American dixieland jazz trombonist (1888–1958)

Tom P. Brown (June 3, 1888 – March 25, 1958), sometimes known by the nickname Red Brown, was an American dixieland jazz trombonist. He also played string bass professionally.

== Early life ==
Brown was born in the Uptown neighborhood of New Orleans, Louisiana. His younger brother, Steve Brown, also became a prominent professional musician.

== Career ==
Brown played trombone with the bands of Papa Jack Laine and Frank Christian; by 1910 usually worked leading bands under his own name. The band played in a style then locally known as "hot ragtime" or "ratty music". In early 1915, his band was heard by Vaudeville dancer Joe Frisco who then arranged a job for Brown's band in Chicago, Illinois.

On May 15, 1915, 'Tom Brown's Band from Dixieland' opened up at Lamb's Cafe at Clark & Randolph Streets in Chicago, with Ray Lopez, cornet and manager; Tom Brown, trombone and leader; Gussie Mueller clarinet, Arnold Loyacano piano and string bass; and Billy Lambert on drums. In Chicago Gussie Mueller was hired by bandleader Bert Kelly, and his place was taken by young New Orleans clarinetist Larry Shields.

This band seems to be the first to be popularly referred to as playing "Jazz", or, as it was sometimes spelled early on, "Jass."

Tom Brown's Band enjoyed over four months of success in Chicago before moving to New York City, where it played for four months more before returning to New Orleans in February 1916. Upon arriving home Brown immediately started rounding up another band to go back to Chicago with him. The group again included Larry Shields; at the end of October, Brown agreed to switch clarinetists with the Original Dixieland Jass Band bringing Alcide Nunez into his band. Brown, Nunez and New Orleans drummer Ragbaby Stevens then went to work for Bert Kelly, who brought them to New York where they temporarily replaced the Original Dixieland Jass Band at Reisenweber's in 1918. Brown started doing freelance recording work with New York dance and novelty bands, then joined the band of Harry Yerkes. At the start of 1920 he was joined in the Yerkes Band by Alcide Nunez.

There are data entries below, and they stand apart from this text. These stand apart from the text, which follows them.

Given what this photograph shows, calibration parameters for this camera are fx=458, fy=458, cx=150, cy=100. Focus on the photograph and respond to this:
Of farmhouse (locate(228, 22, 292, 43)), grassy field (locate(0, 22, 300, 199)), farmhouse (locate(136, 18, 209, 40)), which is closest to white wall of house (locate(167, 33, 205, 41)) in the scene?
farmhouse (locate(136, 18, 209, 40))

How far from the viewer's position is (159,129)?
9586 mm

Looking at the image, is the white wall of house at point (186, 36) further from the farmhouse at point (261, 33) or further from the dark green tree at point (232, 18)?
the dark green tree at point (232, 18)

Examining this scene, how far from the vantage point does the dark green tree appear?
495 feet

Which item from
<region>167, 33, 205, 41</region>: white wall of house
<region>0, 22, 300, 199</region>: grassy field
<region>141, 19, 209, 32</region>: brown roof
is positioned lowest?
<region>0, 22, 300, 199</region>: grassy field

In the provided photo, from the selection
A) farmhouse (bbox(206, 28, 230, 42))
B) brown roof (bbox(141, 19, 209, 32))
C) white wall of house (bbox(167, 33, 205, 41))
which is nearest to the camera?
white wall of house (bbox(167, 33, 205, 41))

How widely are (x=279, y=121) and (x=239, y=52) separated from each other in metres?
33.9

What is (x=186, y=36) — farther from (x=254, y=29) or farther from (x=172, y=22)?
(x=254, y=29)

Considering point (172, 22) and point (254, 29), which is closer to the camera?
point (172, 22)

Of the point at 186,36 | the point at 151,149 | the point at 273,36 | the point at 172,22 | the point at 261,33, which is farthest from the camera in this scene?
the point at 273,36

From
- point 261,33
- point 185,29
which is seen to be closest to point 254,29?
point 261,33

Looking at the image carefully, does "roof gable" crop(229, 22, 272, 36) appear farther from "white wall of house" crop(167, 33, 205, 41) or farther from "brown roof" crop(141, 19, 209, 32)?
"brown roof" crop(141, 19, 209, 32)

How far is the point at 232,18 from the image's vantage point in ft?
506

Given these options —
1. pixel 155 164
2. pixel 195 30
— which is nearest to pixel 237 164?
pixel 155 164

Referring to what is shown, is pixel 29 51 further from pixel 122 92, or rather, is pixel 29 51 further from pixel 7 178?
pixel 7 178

Brown also played in vaudeville in the acts of Joe Frisco and Ed Wynn.

In late-1921, he returned to Chicago and joined Ray Miller's Black & White Melody Boys, with whom he made more recordings. During this period, he also co-lead a dance band with his brother Steve.

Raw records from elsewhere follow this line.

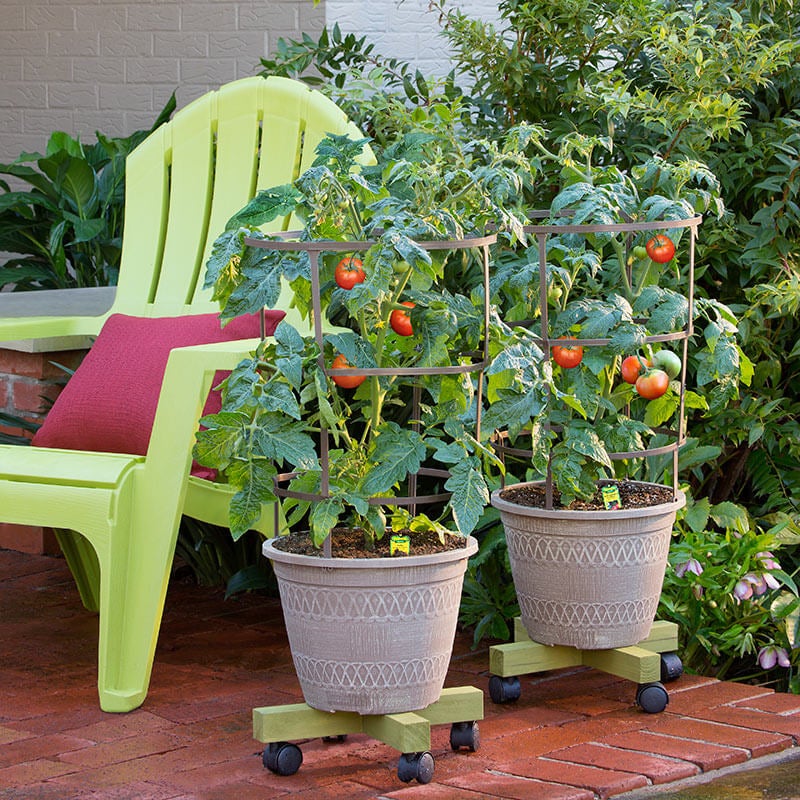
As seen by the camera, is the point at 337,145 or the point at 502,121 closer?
the point at 337,145

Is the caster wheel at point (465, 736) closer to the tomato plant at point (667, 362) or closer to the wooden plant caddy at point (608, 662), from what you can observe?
the wooden plant caddy at point (608, 662)

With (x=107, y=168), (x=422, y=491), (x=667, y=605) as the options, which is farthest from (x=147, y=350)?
(x=107, y=168)

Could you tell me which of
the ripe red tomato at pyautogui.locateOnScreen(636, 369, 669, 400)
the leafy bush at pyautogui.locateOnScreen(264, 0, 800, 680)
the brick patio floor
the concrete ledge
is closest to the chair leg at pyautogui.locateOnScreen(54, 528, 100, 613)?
the brick patio floor

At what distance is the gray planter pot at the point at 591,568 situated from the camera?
2.53m

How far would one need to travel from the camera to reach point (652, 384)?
249 centimetres

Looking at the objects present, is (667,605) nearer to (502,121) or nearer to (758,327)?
(758,327)

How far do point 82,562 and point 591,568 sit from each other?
1.33 metres

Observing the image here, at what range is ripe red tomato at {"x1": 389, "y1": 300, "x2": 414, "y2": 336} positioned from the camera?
7.36ft

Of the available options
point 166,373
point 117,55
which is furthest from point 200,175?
point 117,55

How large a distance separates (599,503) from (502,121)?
4.35 feet

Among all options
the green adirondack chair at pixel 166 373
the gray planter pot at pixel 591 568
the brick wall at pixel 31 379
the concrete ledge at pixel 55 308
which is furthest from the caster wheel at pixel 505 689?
the brick wall at pixel 31 379

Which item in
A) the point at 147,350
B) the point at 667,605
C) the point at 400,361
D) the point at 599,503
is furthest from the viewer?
the point at 147,350

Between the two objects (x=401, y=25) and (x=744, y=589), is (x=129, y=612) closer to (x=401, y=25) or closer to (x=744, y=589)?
(x=744, y=589)

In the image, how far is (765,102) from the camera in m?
3.40
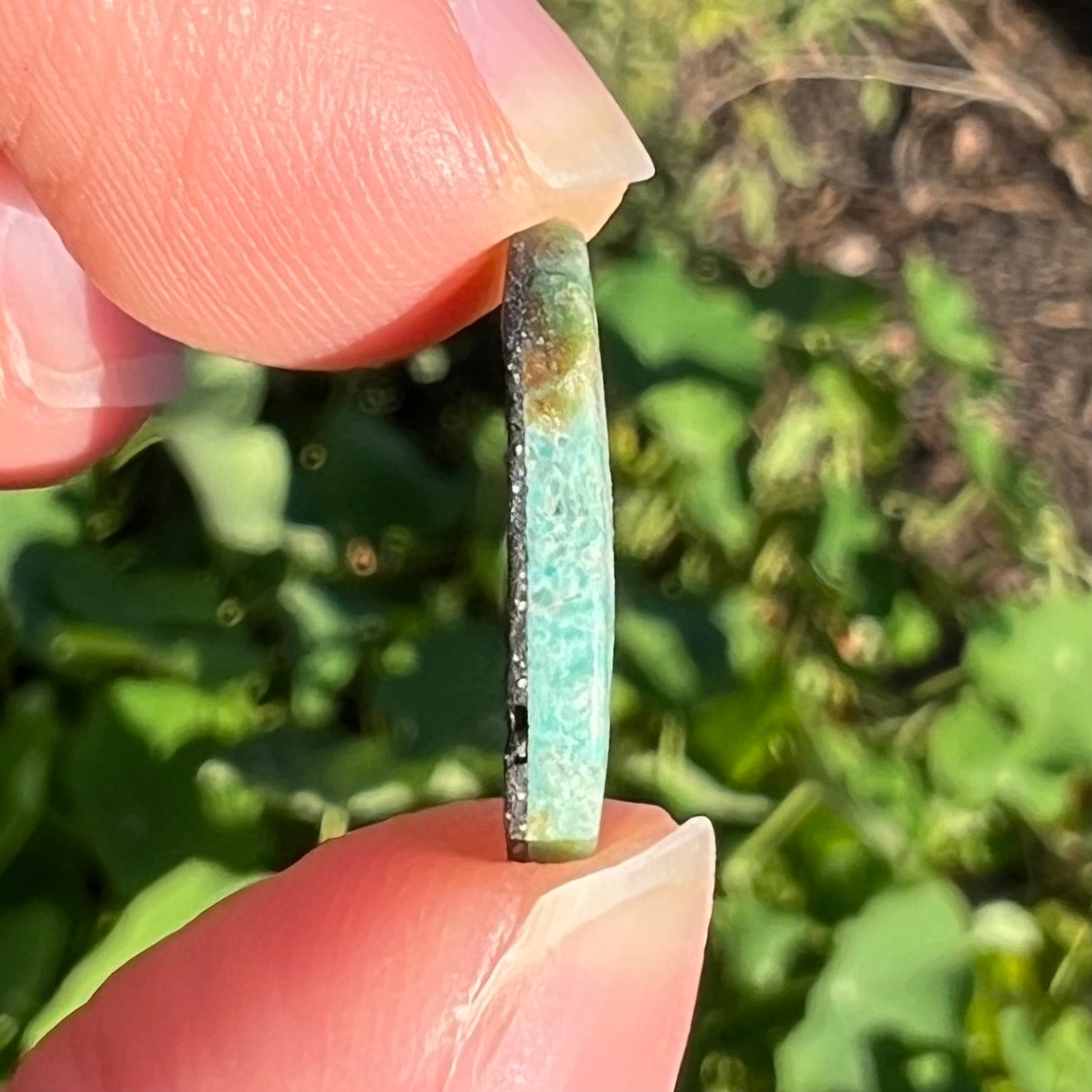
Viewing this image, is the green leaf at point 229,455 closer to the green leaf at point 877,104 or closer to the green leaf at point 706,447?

In the mid-1920s, he returned home to New Orleans where he played with Johnny Bayersdorffer and Norman Brownlee's bands, making a few recordings.

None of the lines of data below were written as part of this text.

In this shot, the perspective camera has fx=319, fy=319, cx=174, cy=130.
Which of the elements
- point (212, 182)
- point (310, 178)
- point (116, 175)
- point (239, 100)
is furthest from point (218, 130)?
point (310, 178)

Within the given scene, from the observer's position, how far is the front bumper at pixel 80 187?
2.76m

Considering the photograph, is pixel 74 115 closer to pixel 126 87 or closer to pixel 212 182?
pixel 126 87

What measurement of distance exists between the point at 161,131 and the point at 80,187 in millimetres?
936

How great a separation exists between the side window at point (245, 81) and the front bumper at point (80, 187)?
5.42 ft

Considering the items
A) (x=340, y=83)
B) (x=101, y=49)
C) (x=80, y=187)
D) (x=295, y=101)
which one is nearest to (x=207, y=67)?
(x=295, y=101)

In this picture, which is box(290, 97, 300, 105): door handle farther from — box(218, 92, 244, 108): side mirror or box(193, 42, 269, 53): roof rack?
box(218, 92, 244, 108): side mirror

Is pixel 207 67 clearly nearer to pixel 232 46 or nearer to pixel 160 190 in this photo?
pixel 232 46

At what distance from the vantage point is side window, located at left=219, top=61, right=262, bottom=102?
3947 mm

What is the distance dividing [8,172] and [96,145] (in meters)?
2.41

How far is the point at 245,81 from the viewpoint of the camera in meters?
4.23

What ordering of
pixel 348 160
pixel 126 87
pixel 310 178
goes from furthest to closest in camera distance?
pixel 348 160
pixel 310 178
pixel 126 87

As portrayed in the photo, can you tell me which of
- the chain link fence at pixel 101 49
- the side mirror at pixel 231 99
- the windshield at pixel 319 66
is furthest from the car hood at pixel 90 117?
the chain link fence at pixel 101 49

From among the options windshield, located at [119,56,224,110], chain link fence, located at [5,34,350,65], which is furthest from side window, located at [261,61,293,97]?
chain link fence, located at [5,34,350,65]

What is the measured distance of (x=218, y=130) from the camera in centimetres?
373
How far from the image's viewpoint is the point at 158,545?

During the Great Depression, Borwn supplemented his income from music by repairing radios. He opened up a music shop and a junk shop on Magazine Street. He played string bass in local swing and dance bands. With the revival of interest in traditional jazz he played in various Dixieland bands in the 1950s, notably that of Johnny Wiggs. A local television station thought it would be a good idea to invite Brown and Nick LaRocca to talk about how jazz first spread north from New Orleans, but the show had scarcely started before the two old men got into an argument that turned into a fist-fight.

==Personal life==
Brown made his last recording just weeks before his death. He died in New Orleans.